Which rows contain the word "distance"? Pick out each one and copy it in full.

Given records
= = = = =

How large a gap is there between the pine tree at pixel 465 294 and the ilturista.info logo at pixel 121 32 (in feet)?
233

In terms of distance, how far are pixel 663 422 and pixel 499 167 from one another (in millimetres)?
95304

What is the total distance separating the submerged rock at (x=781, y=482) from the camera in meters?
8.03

= = = = =

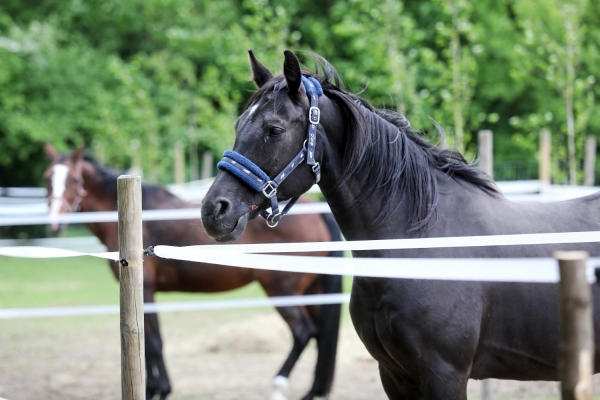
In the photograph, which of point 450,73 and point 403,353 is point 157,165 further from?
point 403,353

= = = = =

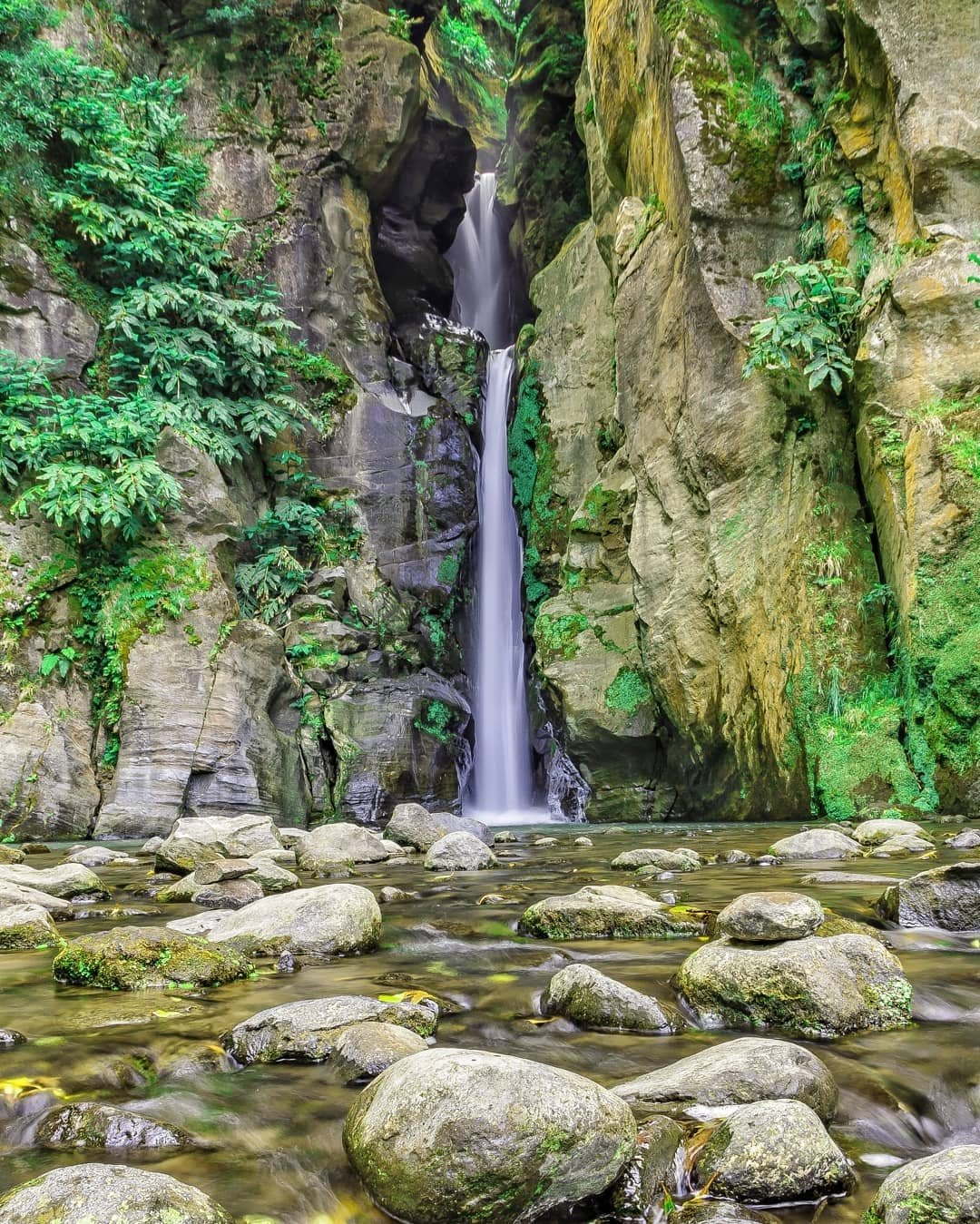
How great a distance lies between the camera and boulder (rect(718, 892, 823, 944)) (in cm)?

= = = = =

Output of the task
In terms of distance, how far are pixel 663 422 and pixel 499 167 from one another (in millimetres)?
What is the total distance separating the submerged rock at (x=781, y=482) from the camera in meters?
How great a distance lies between the camera and boulder (rect(718, 892, 823, 944)) (in cm)?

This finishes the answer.